C’est ce qui arriva au premier ministère. Il ne demanda aucune loi répressive, hors la mauvaise loi contre la liberté de la presse ; il ne songea à se garantir d’aucun danger, et lorsqu’on lui disoit de prendre telle ou telle mesure, il répondoit : La Charte s’y oppose. Le ministère se divisa et s’affoiblit encore par cette division.

On vit éclore dans la majorité du ministère cette opinion développée depuis dans l’école, que les chambres ne sont qu’un conseil assemblé par le roi, qu’il n’y a point de gouvernement représentatif, que toutes ces comparaisons de la France et de l’Angleterre sont ridicules, qu’on peut très-bien se passer de lois et gouverner avec des ordonnances.

Les buonapartistes s’arrangèrent parfaitement de ce commentaire de la Charte : il étoit au moins impolitique, par conséquent il pouvoit amener une catastrophe, et ils ne demandoient pas mieux.

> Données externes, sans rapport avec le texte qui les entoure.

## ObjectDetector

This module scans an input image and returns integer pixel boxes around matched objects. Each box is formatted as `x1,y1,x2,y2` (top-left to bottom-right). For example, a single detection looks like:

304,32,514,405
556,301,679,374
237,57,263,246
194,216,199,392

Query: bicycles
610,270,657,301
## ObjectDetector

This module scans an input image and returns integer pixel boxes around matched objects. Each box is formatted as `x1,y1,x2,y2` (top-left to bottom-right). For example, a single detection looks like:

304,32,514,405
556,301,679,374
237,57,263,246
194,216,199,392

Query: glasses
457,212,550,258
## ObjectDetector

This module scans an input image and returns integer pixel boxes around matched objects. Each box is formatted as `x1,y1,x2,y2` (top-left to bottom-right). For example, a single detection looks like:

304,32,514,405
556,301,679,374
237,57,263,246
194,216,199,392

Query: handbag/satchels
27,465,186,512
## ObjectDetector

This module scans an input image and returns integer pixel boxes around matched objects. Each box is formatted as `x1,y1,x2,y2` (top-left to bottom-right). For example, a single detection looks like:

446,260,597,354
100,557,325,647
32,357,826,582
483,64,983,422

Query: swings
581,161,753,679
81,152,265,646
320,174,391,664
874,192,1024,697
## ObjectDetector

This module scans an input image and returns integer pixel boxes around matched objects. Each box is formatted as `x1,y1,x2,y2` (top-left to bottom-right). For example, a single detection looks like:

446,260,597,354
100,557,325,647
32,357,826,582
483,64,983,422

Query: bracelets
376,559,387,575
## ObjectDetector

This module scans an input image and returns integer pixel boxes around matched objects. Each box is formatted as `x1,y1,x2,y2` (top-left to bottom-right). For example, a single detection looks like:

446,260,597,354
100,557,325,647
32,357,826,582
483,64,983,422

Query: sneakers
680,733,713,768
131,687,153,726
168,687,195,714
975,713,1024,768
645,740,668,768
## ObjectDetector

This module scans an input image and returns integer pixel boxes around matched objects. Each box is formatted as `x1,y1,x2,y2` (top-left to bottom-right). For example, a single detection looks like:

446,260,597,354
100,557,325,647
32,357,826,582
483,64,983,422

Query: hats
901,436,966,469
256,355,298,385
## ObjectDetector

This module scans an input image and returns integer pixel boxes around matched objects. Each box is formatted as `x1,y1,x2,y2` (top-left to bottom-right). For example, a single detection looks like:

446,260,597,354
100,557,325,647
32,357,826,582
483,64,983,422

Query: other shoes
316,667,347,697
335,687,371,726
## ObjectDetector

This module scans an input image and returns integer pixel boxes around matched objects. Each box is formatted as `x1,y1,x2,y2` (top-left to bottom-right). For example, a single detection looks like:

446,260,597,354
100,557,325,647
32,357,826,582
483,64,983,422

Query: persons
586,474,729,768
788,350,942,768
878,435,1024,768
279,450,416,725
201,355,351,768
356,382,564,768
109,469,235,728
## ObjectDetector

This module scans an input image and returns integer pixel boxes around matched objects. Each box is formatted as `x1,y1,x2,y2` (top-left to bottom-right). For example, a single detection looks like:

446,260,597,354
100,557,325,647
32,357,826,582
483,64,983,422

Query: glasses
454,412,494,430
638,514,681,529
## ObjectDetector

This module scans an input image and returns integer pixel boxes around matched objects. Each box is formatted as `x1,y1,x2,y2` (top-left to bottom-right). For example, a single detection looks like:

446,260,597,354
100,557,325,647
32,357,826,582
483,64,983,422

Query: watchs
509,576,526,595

Si cette application des principes constitutionnels ne produisoit pas une crise, elle conduisoit au despotisme, et, malgré leur premier amour pour la liberté, le despotisme est fort du goût de nos fiers républicains. Ainsi tout étoit à merveille.

Quand on a assez de lumières pour s’apercevoir qu’on se trompe et trop de vanité pour en convenir, au lieu de retourner en arrière, on s’enfonce dans ses propres erreurs. C’est la marche et la consolation de l’orgueil. L’esprit du ministère s’exaspéra. Lorsqu’on alloit se plaindre d’un mauvais choix ou proposer un royaliste, on répondoit : « Nous irions chercher partout un buonapartiste habile pour le placer, s’il vouloit l’être. » Les buonapartistes n’ont pas manqué, et Buonaparte est revenu. Peu à peu il fut reconnu qu’aucun homme n’avoit de talent s’il n’avoit servi la révolution ; et cette doctrine, transmise soigneusement de ministère en ministère, est devenue aujourd’hui un article de foi.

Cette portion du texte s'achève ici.